Did he have any understanding of what he was saying or knowledge of what he was advocating? Did he, in fact, care? I think not. What he cared about was cutting a figure in public. Let the heavens fall, so long as I am in the newspapers, might have been his mission statement.
Of course, bogusness is a permanent temptation in political life. There is a wonderful photograph of the deputies to the French National Assembly in 1968 having a physical brawl, with punches thrown. Every onlooker, except two, appears concerned by the brawl, but one of the two sits with his arms folded, his expression that of contempt, while the other, actually Pierre Mendès France (though a French friend said he thought it was Roland Dumas, another experienced Machiavellian politician), smiles wickedly as if, having seen a great deal in his life (for example, having been imprisoned under Vichy and having escaped to England during the war, as well as having been twice prime minister), he knew playacting when he saw it.
There has always been playacting in political life, with simulation of strong emotions for their own sake, and so forth. There seem to be periods when these phenomena are at a minimum, as there are periods when they are at a maximum. Not every manifestation of mass feeling is bogus, of course: The million who turned out in May 1968 in support of de Gaulle and against the students were sincere enough (not that sincerity by itself is more than a necessary condition of political virtue, and certainly not a sufficient condition). But the temptation to act more passionately than one feels, and to pretend to believe strongly in principles of no conceivable application—for example, the May 1968 slogan that “It is forbidden to forbid”—is a recurrent one.

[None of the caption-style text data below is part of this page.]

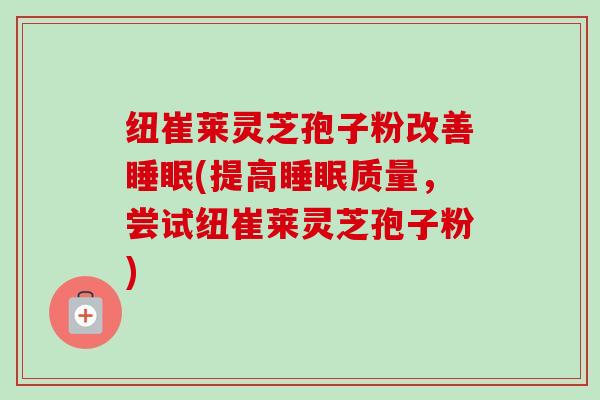 纽崔莱灵芝孢子粉改善睡眠(提高睡眠质量，尝试纽崔莱灵芝孢子粉)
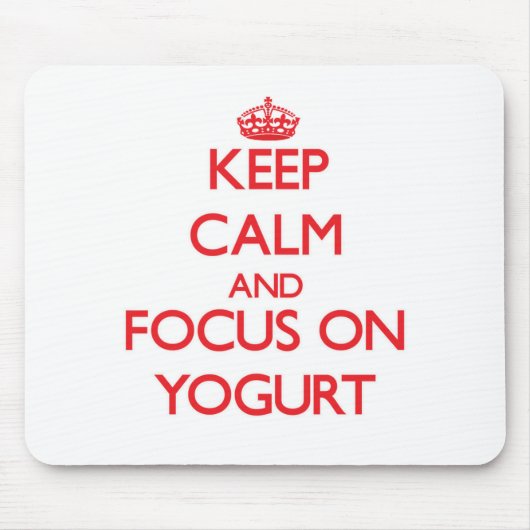 Hou kalm en focus op yoghurt muismat (Voorkant)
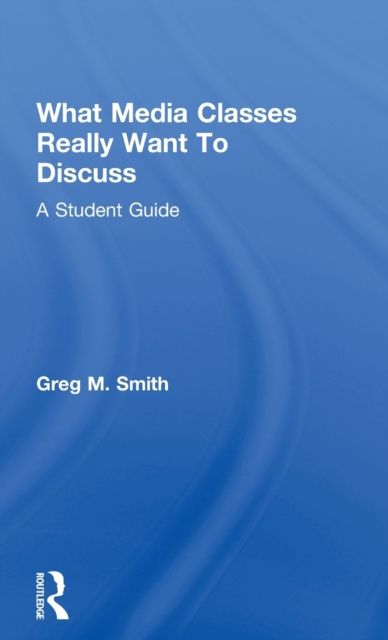 What Media Classes Really Want to Discuss : A Student Guide
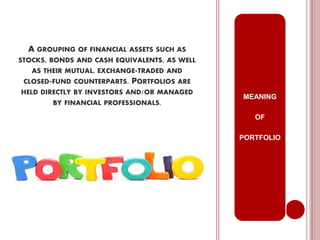 A GROUPING OF FINANCIAL ASSETS SUCH AS
STOCKS, BONDS AND CASH EQUIVALENTS, AS WELL
AS THEIR MUTUAL, EXCHANGE-TRADED AND
CLOSED-FUND COUNTERPARTS. PORTFOLIOS ARE
HELD DIRECTLY BY INVESTORS AND/OR MANAGED
BY FINANCIAL PROFESSIONALS.
MEANING
OF
PORTFOLIO
 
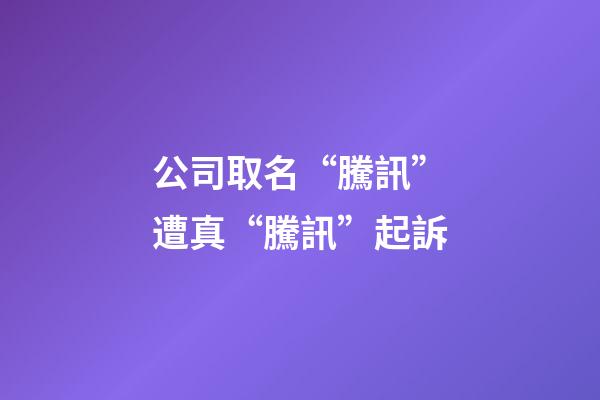 公司取名“騰訊”遭真“騰訊”起訴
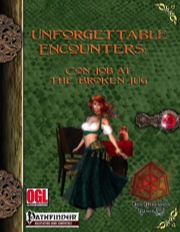 Unforgettable Encounters: Con Job at The Broken Jug (PFRPG) PDF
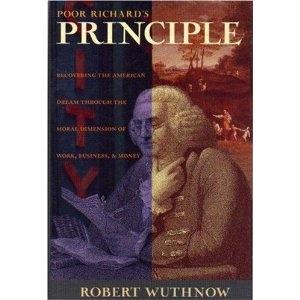 Poor Richard'S Principle. Recovering The American Dream Through The Moral Dimension Of Work, Business An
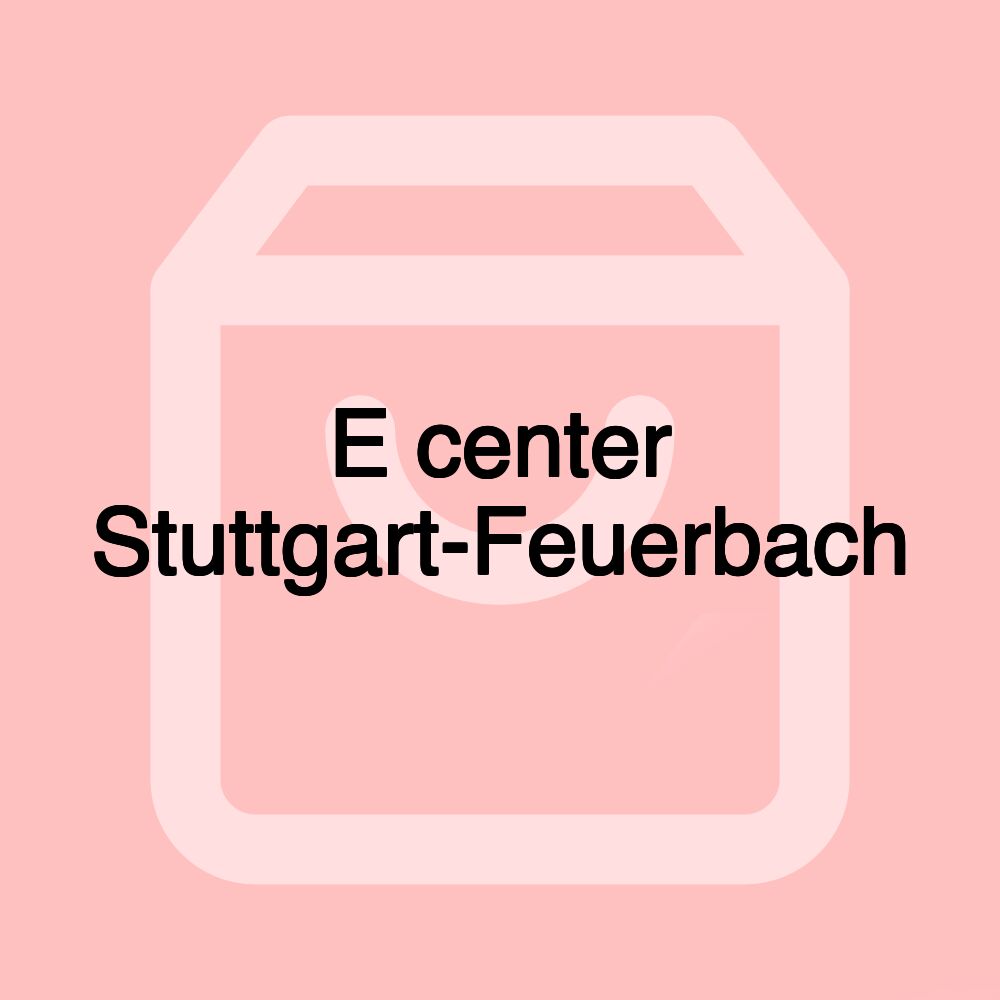 E center Stuttgart-Feuerbach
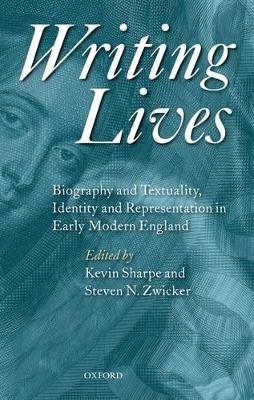 Writing Lives by the late Kevin Sharpe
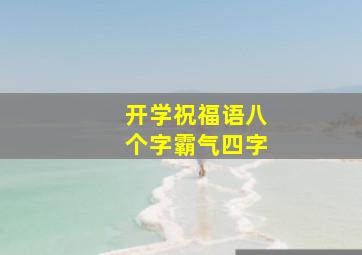 开学祝福语八个字霸气四字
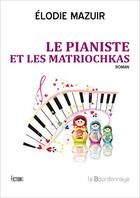 Couverture du livre « Le pianiste et les matriochkas » de Elodie Mazuir aux éditions La Bourdonnaye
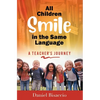 All Children Smile in the Same Language: A Teacher's Journey - Hardcover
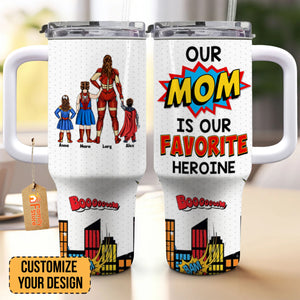 Our Mom Is Our Favorite Thing - Gift For Mom - Personalized 40oz Tumbler Cup With Straw - CL02 NA94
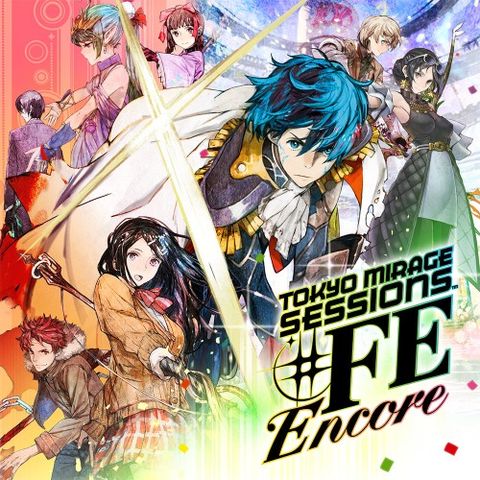 Tokyo Mirage Sessions™ #FE Encore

I don’t believe in cycles of history, let alone eternal recurrences, but some things really do change. For example, both Pompidou and the much younger Jacques Chirac, as well as many others, including demonstrators, have cigarettes in their mouths. Surely it is time for these shocking scenes to be photoshopped, so that they may not corrupt any youth who happens upon them? If two future Presidents of the Republic are portrayed with cigarettes sticking to their lower lips, who can say how many will die as a result of imitating them? It is high time that history were more carefully edited for the sake of public health.